- GIVEN INSTRUCTION -
Both the line containing "As this scene" and the last line of the listing are included: write out exactly the lines from one to the other.
------------------------------------
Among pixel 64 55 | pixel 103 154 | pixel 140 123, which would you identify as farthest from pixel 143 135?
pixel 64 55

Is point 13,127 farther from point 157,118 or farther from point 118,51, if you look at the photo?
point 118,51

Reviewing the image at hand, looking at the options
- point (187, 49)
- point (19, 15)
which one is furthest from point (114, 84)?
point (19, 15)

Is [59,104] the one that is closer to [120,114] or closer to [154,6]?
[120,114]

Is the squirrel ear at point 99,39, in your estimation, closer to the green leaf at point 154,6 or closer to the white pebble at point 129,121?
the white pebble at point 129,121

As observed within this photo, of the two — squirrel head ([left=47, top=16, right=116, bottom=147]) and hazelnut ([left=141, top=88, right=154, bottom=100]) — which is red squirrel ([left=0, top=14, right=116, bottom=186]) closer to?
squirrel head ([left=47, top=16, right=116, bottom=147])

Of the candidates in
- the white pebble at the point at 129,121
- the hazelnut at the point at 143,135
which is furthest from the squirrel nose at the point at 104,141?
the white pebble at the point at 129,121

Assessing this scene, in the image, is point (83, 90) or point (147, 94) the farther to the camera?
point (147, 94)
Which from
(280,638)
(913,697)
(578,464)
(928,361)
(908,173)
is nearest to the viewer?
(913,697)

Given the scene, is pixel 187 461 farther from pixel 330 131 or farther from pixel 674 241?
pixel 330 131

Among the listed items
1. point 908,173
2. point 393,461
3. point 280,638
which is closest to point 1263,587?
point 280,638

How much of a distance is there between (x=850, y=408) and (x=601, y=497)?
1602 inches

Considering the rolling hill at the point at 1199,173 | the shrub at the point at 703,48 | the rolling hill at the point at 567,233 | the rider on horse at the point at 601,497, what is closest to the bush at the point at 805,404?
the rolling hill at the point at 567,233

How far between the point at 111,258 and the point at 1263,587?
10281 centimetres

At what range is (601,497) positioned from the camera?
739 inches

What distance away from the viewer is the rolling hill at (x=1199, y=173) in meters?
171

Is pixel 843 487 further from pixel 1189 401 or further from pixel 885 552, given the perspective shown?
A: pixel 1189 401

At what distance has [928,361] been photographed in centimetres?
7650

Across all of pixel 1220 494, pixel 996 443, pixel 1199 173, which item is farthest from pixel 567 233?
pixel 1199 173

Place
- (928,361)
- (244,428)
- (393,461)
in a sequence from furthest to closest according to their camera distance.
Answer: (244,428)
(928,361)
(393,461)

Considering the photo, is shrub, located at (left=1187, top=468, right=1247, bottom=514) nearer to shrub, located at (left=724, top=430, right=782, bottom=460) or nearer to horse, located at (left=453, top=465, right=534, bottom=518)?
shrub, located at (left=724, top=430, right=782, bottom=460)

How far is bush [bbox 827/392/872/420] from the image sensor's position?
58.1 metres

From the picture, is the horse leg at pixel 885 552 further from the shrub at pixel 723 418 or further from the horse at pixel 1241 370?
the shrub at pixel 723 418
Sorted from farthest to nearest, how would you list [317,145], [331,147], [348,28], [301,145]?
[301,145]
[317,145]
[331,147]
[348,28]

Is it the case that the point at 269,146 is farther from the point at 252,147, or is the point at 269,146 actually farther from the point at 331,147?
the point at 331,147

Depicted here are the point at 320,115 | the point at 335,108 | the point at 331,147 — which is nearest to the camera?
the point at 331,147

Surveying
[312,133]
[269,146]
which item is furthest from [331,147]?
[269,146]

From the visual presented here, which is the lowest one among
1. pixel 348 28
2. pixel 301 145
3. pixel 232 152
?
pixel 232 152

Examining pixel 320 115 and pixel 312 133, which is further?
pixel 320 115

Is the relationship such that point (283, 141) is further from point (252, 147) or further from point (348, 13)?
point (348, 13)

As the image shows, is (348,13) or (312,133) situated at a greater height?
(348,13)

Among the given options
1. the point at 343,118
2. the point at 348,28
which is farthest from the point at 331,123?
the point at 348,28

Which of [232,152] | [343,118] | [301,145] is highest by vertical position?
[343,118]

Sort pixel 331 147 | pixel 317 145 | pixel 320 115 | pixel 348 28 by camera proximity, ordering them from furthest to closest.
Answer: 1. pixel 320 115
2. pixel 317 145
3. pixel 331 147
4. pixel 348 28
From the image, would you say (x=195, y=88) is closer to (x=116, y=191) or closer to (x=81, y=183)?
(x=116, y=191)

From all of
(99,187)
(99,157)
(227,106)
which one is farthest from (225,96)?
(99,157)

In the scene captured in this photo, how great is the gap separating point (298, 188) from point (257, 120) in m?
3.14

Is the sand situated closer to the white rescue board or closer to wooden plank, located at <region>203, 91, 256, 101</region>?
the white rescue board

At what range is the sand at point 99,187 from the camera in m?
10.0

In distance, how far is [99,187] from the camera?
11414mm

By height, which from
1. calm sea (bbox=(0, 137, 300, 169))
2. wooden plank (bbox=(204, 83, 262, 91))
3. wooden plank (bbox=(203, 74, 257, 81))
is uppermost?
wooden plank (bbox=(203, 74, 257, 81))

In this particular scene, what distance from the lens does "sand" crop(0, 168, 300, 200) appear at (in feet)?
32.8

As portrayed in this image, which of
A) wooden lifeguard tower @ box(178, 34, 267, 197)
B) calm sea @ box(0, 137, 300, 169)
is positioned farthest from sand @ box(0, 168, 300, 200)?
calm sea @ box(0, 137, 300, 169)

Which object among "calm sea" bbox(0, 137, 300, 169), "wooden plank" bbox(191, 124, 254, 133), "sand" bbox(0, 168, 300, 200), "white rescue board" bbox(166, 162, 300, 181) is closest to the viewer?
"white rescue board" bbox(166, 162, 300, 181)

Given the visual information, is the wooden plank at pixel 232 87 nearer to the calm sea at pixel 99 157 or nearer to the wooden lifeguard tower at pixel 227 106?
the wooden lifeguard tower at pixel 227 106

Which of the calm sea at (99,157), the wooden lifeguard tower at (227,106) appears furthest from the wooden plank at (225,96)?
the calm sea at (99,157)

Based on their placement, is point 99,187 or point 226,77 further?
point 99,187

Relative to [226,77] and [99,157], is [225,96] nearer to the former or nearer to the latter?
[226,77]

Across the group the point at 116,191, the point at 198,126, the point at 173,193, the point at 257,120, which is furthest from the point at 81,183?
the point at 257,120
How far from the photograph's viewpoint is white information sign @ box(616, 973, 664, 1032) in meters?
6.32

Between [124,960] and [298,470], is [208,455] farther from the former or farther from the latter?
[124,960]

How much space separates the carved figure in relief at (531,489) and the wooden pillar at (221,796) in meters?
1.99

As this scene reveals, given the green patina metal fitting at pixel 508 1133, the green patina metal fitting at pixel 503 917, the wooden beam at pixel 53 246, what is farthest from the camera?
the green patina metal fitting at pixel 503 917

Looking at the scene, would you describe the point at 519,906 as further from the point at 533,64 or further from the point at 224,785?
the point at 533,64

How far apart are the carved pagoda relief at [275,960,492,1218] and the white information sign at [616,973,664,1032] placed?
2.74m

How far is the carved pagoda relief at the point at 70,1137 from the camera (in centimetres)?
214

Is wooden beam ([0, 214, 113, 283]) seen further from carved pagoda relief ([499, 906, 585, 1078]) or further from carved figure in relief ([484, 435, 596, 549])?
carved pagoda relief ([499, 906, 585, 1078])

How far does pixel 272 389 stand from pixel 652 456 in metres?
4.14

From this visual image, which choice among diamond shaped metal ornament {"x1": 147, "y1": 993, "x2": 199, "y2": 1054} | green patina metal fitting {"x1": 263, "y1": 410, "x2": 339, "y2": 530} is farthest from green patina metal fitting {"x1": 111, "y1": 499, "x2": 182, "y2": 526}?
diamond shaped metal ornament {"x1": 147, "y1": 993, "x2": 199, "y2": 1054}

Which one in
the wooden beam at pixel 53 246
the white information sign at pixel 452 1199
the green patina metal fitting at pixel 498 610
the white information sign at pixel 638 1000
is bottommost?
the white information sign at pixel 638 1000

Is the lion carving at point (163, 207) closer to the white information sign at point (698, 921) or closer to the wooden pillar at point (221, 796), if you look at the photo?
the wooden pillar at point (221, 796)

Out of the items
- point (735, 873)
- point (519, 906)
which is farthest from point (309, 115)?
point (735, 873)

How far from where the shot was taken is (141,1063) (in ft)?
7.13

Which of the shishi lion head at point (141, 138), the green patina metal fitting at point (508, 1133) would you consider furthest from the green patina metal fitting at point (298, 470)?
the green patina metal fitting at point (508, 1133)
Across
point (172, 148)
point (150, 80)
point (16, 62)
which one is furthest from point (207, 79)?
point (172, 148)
------------------------------------
- EXERCISE ANSWER -
As this scene reveals, given the green patina metal fitting at pixel 508 1133, the green patina metal fitting at pixel 503 917, the wooden beam at pixel 53 246, what is farthest from the camera?
the green patina metal fitting at pixel 503 917

Looking at the scene, would you describe the point at 519,906 as further from the point at 533,64 or further from the point at 224,785?
the point at 533,64

How far apart are the carved pagoda relief at [275,960,492,1218] and the white information sign at [616,973,664,1032] placed?
2.74m

How far is the carved pagoda relief at the point at 70,1137 from the camera (in centimetres)?
214

Is wooden beam ([0, 214, 113, 283]) seen further from carved pagoda relief ([499, 906, 585, 1078]) or further from carved figure in relief ([484, 435, 596, 549])?
carved pagoda relief ([499, 906, 585, 1078])

How far does pixel 272 389 stand from pixel 652 456 in metres?
4.14

From this visual image, which choice among diamond shaped metal ornament {"x1": 147, "y1": 993, "x2": 199, "y2": 1054} | green patina metal fitting {"x1": 263, "y1": 410, "x2": 339, "y2": 530} is farthest from green patina metal fitting {"x1": 111, "y1": 499, "x2": 182, "y2": 526}?
diamond shaped metal ornament {"x1": 147, "y1": 993, "x2": 199, "y2": 1054}

Which one in
the wooden beam at pixel 53 246
the white information sign at pixel 452 1199
the green patina metal fitting at pixel 498 610
the white information sign at pixel 638 1000
is bottommost?
the white information sign at pixel 638 1000

Is the lion carving at point (163, 207) closer to the white information sign at point (698, 921) or closer to the wooden pillar at point (221, 796), if you look at the photo?
the wooden pillar at point (221, 796)

Out of the items
- point (735, 873)
- point (519, 906)
which is farthest from point (309, 115)?
point (735, 873)

How far from where the shot was taken is (141,1063) (in ft)?
7.13

Which of the shishi lion head at point (141, 138), the green patina metal fitting at point (508, 1133) would you consider furthest from the green patina metal fitting at point (298, 470)?
the green patina metal fitting at point (508, 1133)
Across
point (172, 148)
point (150, 80)
point (16, 62)
which one is furthest from point (207, 79)?
point (172, 148)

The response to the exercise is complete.